__TASKS FOR THIS EXERCISE__.
1. Rewrite the paragraph of the column below that begins "Exhibit A: Midway through the third quarter" as a bulleted list, keeping its main facts.
2. Translate this sentence from the column below into Spanish: "The fact he may have to return here in January cannot be comforting."

__TEXT__.
*** Block opens ***
Favre, Packers Weren't Just Beaten
They Were Beaten Soundly And Emphatically
Joe Henderson, The Tampa Tribune, published 25 November 2002

The best quarterback in the National Football League was looking for the right words to describe the 21-7 beating he and his Green Bay teammates had endured Sunday against the Bucs. He paused, he stammered. He looked confused. He had been looking for answers all day and had found none. Now he just looked defeated. ``It's not so much that I'm frustrated - I'm frustrated,'' Brett Favre said. ``Frustrated is the word I'm looking for.''

Well, that's as good a way as any to convey what the NFL's best quarterback felt after his fifth trip to Ray-Jay ended like the previous four. This one actually might have been worse, considering Favre threw four interceptions - it had been 51 games since that happened in the regular season - and the win gives the Bucs a big edge in the positioning for home field in the playoffs.

Everyone knows the Bucs' problems when they go Lambeau Field, particularly if it's below 40 degrees, but Favre's problems here are becoming just as chronic. The fact he may have to return here in January cannot be comforting. The natural aggression that will earn him a quick pass to Canton when he is done as a player seems to work against him during games in Tampa. The Bucs dare him to make a mistake, and when he does, it often triggers a game- changing momentum swing.

Exhibit A: Midway through the third quarter, Martin Gramatica kicked a 51-yard field goal to cut Green Bay's lead to 7-6. On the first play after the kickoff, Favre tried to hit Terry Glenn but found Bucs cornerback Brian Kelly instead. Four plays later, the Bucs had the lead, and they never gave it back. ``You could feel it slipping away,'' Packers coach Mike Sherman said.

It might have been Glenn's fault for running a bad route and not fighting for the ball hard enough. It might have been Favre's for forcing a pass. Neither man would blame the other in the aftermath, so until they conduct further review in the solitude of their film room, the assignment of guilt will have to wait. ``In conditions like this, you all have to be on the same page,'' Favre said.
*** Block closes ***
Excerpts from a dataset
*** Block opens ***
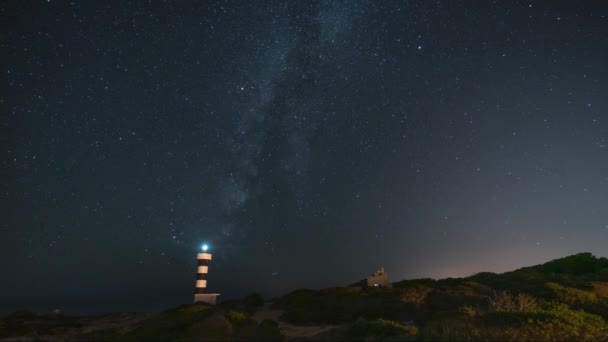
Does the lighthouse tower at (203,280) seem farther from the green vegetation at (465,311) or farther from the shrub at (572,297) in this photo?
the shrub at (572,297)

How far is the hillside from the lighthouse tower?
1.05 metres

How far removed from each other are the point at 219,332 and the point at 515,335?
289 inches

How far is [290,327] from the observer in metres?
13.8

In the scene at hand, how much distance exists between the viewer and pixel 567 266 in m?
35.3

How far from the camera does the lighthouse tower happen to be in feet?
63.4

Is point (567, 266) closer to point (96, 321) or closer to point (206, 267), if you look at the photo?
point (206, 267)

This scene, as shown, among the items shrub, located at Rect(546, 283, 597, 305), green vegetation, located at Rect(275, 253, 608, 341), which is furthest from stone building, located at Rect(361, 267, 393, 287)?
shrub, located at Rect(546, 283, 597, 305)

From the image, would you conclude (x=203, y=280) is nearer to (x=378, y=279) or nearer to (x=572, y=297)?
(x=378, y=279)

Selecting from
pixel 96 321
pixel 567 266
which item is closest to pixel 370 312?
pixel 96 321

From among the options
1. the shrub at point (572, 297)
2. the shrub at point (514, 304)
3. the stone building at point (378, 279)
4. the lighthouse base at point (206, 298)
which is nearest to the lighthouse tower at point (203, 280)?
the lighthouse base at point (206, 298)

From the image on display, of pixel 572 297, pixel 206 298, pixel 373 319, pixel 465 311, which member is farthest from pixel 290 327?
pixel 572 297

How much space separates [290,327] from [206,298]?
7274mm

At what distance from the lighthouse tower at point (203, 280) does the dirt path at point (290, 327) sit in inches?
109

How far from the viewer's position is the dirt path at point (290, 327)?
12.0m
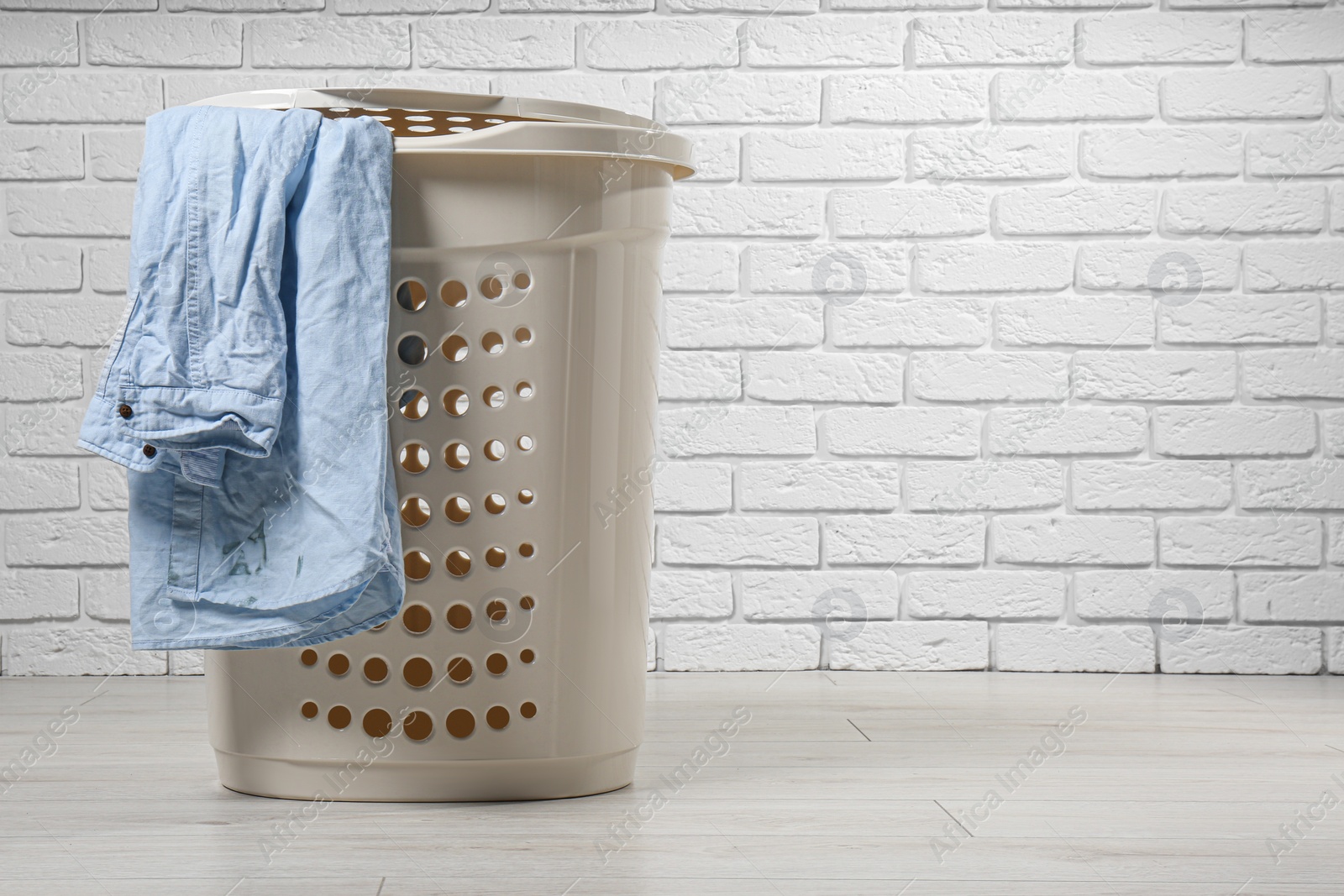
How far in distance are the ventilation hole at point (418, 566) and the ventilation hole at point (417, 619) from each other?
2cm

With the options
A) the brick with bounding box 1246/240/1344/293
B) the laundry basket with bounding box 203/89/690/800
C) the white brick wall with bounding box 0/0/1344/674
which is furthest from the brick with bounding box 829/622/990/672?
the laundry basket with bounding box 203/89/690/800

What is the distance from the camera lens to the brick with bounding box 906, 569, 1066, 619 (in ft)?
5.29

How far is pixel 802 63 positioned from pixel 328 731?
114 cm

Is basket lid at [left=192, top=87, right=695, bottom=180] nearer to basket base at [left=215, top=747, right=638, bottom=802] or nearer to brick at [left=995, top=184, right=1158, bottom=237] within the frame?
basket base at [left=215, top=747, right=638, bottom=802]

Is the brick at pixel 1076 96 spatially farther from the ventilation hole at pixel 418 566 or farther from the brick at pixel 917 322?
the ventilation hole at pixel 418 566

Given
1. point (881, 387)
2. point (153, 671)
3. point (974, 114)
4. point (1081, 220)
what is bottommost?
point (153, 671)

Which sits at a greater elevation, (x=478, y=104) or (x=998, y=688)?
(x=478, y=104)

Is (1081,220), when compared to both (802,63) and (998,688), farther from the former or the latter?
(998,688)

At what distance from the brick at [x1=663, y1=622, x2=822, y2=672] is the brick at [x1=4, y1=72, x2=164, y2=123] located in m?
1.03

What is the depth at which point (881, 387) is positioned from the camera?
1.61 metres

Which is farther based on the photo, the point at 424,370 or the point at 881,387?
the point at 881,387

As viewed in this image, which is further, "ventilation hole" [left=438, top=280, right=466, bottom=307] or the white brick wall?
the white brick wall

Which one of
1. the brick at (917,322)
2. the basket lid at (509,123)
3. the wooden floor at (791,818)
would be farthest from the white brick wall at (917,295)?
the basket lid at (509,123)

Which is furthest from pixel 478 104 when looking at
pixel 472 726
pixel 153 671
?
pixel 153 671
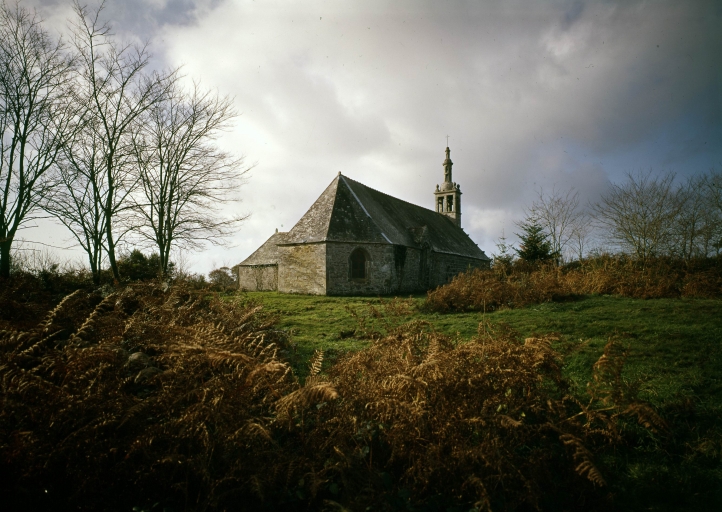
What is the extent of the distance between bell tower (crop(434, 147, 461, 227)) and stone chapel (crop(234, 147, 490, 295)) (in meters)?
10.6

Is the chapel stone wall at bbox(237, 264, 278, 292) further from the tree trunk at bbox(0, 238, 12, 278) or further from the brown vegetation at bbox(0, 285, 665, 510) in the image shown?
the brown vegetation at bbox(0, 285, 665, 510)

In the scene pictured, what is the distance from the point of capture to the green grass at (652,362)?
2.92m

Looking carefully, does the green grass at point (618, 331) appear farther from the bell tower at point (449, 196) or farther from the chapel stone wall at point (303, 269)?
the bell tower at point (449, 196)

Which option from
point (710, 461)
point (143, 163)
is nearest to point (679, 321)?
point (710, 461)

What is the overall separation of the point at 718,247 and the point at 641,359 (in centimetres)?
1796

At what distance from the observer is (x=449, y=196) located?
126 feet

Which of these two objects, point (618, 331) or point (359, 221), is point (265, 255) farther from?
point (618, 331)

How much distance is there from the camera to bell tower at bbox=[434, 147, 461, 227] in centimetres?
3809

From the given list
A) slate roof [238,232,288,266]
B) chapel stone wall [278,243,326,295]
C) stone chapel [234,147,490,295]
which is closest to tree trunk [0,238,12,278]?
stone chapel [234,147,490,295]

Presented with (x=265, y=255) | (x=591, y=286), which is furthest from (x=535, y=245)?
(x=265, y=255)

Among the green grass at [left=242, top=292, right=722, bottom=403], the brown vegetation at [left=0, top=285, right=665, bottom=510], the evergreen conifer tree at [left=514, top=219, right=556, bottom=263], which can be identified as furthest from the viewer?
the evergreen conifer tree at [left=514, top=219, right=556, bottom=263]

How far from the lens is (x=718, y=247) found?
17.5m

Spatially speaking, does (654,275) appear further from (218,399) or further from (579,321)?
(218,399)

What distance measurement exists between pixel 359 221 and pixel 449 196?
1890 centimetres
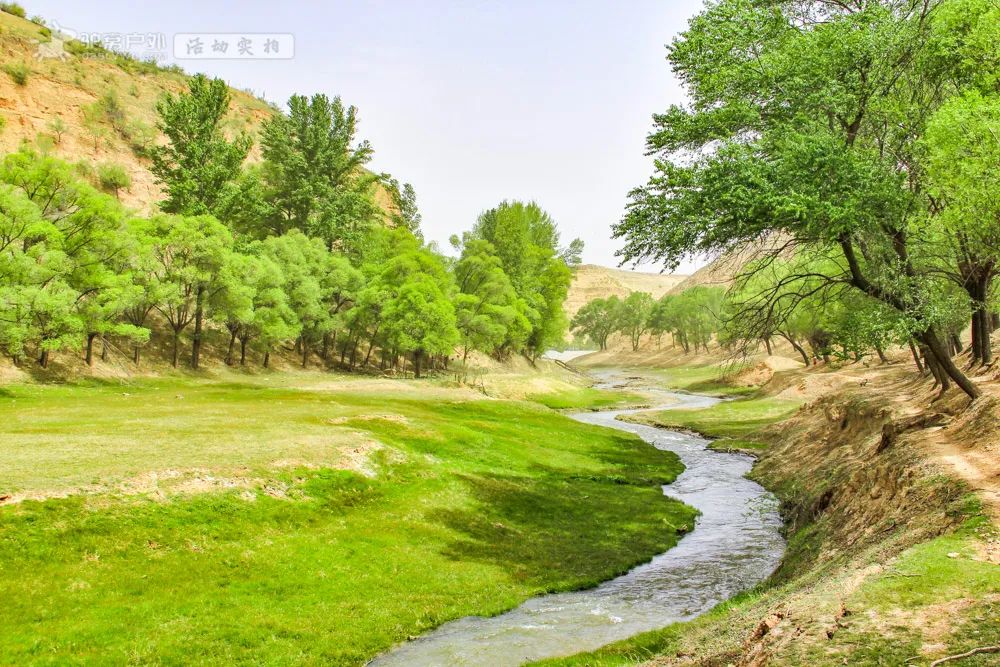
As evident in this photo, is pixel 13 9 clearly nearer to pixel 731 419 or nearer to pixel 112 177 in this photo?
pixel 112 177

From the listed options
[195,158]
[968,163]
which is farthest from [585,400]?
[968,163]

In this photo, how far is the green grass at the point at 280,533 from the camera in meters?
15.8

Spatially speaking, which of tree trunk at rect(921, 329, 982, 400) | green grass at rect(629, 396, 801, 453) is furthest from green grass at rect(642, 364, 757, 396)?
tree trunk at rect(921, 329, 982, 400)

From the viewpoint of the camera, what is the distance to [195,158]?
281 ft

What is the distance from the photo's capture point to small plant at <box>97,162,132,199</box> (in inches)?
3821

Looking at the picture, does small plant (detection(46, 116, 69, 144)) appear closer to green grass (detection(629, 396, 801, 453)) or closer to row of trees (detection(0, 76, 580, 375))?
row of trees (detection(0, 76, 580, 375))

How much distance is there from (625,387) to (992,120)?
104016 millimetres

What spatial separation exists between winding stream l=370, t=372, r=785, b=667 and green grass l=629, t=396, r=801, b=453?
64.9ft

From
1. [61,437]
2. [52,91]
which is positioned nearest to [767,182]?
[61,437]

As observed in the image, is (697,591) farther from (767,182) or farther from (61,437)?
(61,437)

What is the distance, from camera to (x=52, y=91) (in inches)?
4171

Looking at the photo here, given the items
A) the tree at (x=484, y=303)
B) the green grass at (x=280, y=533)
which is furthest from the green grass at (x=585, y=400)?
the green grass at (x=280, y=533)

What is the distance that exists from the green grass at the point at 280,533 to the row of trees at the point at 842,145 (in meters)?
13.7

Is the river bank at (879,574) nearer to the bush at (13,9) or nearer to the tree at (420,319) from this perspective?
the tree at (420,319)
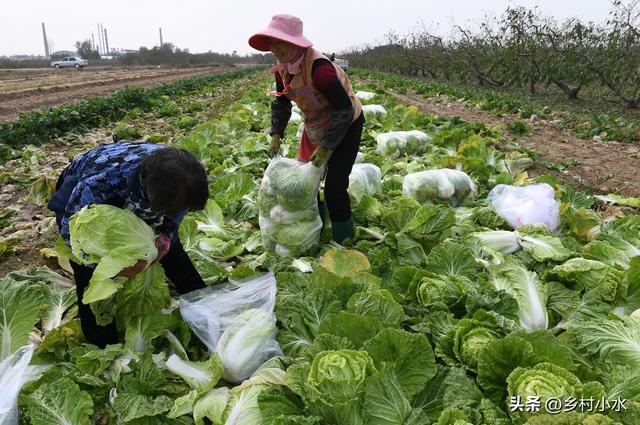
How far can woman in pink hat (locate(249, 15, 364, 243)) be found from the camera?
3057 millimetres

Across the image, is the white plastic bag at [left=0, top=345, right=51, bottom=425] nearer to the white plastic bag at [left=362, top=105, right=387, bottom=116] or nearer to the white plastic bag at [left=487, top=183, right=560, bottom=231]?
the white plastic bag at [left=487, top=183, right=560, bottom=231]

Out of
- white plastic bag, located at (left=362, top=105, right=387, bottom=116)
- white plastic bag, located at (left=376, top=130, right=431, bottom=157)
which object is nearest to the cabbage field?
white plastic bag, located at (left=376, top=130, right=431, bottom=157)

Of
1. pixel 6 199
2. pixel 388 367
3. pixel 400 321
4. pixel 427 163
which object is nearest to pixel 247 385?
pixel 388 367

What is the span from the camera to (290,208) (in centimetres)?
336

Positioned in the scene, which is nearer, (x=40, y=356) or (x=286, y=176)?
(x=40, y=356)

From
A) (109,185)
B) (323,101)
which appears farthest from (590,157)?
(109,185)

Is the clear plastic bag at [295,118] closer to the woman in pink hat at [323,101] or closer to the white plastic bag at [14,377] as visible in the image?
the woman in pink hat at [323,101]

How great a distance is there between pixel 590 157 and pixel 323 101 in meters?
5.12

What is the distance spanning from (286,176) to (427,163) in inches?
108

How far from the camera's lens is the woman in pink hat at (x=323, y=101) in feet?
A: 10.0

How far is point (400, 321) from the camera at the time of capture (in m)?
2.23

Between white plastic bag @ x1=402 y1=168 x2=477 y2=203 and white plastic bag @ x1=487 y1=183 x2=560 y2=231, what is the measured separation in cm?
41

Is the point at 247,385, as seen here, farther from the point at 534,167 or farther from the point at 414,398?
the point at 534,167

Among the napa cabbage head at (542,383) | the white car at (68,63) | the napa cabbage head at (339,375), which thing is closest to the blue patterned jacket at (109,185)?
the napa cabbage head at (339,375)
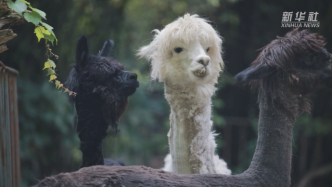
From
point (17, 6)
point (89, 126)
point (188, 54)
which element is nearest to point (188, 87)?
point (188, 54)

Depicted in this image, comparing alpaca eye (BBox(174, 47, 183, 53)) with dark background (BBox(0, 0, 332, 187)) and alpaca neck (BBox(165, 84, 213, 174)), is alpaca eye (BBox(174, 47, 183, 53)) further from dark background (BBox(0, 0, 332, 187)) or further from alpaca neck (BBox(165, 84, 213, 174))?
dark background (BBox(0, 0, 332, 187))

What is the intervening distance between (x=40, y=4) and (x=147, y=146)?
10.3ft

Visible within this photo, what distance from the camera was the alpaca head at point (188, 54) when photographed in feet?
9.53

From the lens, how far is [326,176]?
274 inches

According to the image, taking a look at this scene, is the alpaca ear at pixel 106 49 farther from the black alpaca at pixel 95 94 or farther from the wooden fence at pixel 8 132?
the wooden fence at pixel 8 132

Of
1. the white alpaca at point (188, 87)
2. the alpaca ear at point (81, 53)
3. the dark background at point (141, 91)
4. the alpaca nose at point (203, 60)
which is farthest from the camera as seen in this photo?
the dark background at point (141, 91)

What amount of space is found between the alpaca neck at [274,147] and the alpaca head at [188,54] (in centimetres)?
57

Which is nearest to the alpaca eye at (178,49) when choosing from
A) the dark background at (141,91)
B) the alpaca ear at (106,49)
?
the alpaca ear at (106,49)

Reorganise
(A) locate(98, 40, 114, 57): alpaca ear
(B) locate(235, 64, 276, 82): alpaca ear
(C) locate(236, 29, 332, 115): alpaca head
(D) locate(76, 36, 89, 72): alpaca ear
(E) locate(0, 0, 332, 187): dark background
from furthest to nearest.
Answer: (E) locate(0, 0, 332, 187): dark background
(A) locate(98, 40, 114, 57): alpaca ear
(D) locate(76, 36, 89, 72): alpaca ear
(C) locate(236, 29, 332, 115): alpaca head
(B) locate(235, 64, 276, 82): alpaca ear

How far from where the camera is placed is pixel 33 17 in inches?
80.6

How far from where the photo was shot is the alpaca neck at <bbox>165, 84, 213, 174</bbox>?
3.02m

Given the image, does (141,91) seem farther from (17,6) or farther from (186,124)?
(17,6)

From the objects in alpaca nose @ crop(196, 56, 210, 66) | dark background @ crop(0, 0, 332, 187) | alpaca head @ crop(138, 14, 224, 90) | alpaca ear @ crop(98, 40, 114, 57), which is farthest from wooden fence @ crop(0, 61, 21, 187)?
dark background @ crop(0, 0, 332, 187)

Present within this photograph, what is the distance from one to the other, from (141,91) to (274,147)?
4180 mm
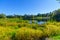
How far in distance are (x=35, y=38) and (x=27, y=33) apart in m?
0.73

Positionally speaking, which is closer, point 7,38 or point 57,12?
point 7,38

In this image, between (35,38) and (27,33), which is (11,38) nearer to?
(27,33)

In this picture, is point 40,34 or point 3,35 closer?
point 3,35

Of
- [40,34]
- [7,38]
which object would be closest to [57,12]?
[40,34]

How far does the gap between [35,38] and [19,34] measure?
3.85ft

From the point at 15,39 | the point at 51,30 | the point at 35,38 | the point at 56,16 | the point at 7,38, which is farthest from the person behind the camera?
the point at 56,16

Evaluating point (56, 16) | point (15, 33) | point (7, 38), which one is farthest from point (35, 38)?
point (56, 16)

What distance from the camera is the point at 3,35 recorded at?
802cm

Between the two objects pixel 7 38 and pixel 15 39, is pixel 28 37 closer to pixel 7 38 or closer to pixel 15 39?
pixel 15 39

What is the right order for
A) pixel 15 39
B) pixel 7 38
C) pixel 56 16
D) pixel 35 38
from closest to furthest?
pixel 7 38 < pixel 15 39 < pixel 35 38 < pixel 56 16

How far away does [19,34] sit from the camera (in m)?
8.93

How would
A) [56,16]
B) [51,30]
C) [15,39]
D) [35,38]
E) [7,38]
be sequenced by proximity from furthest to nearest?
[56,16]
[51,30]
[35,38]
[15,39]
[7,38]

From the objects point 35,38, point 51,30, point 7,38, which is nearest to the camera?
point 7,38

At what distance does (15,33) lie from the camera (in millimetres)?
8961
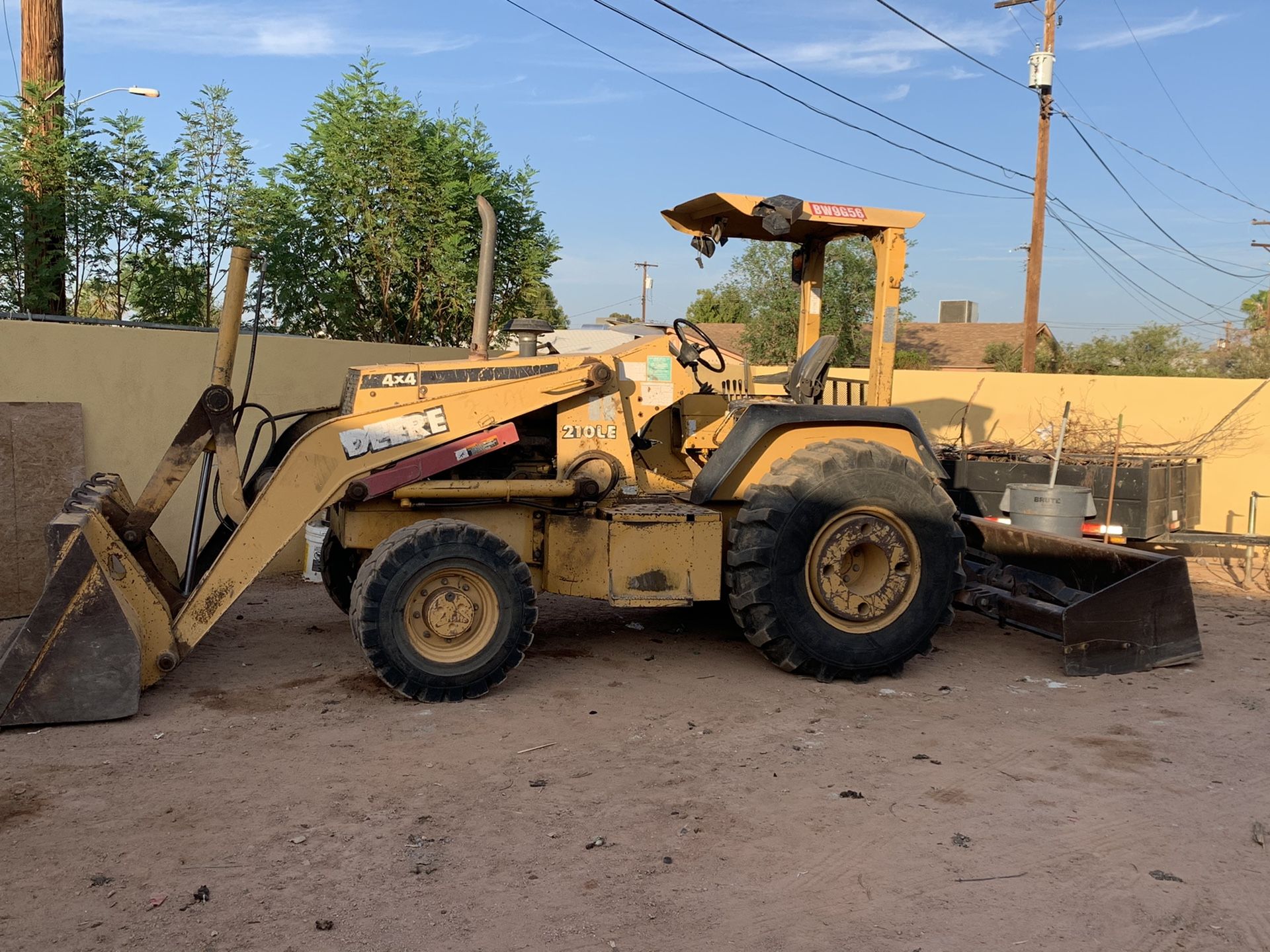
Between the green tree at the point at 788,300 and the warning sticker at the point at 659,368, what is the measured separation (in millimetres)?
15342

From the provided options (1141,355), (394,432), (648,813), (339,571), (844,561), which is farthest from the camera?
(1141,355)

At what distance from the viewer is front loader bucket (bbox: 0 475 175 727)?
5055mm

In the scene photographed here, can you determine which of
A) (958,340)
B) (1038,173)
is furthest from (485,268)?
(958,340)

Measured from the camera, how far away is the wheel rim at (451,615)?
18.6 feet

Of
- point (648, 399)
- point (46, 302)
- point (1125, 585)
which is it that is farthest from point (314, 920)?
point (46, 302)

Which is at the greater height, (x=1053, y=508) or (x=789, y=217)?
(x=789, y=217)

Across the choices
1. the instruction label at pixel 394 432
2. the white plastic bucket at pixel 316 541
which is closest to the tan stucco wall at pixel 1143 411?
the white plastic bucket at pixel 316 541

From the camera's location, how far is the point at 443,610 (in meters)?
5.70

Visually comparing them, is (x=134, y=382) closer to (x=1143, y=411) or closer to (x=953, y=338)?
(x=1143, y=411)

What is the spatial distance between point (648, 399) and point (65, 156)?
6654mm

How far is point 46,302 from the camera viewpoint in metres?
9.81

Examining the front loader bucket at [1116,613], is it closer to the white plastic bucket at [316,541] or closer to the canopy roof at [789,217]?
the canopy roof at [789,217]

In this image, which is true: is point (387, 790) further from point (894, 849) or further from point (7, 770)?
point (894, 849)

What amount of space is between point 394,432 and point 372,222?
6049mm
*** Block closes ***
__RESPONSES PER TASK__.
1.
- Midway through the third quarter, Martin Gramatica kicked a 51-yard field goal that cut Green Bay's lead to 7-6.
- On the first play after the kickoff, Favre threw toward Terry Glenn, but Bucs cornerback Brian Kelly caught the ball instead.
- Four plays later, the Bucs took the lead and never gave it back.
- Packers coach Mike Sherman said, "You could feel it slipping away."

2. El hecho de que tal vez tenga que volver aquí en enero no puede ser reconfortante.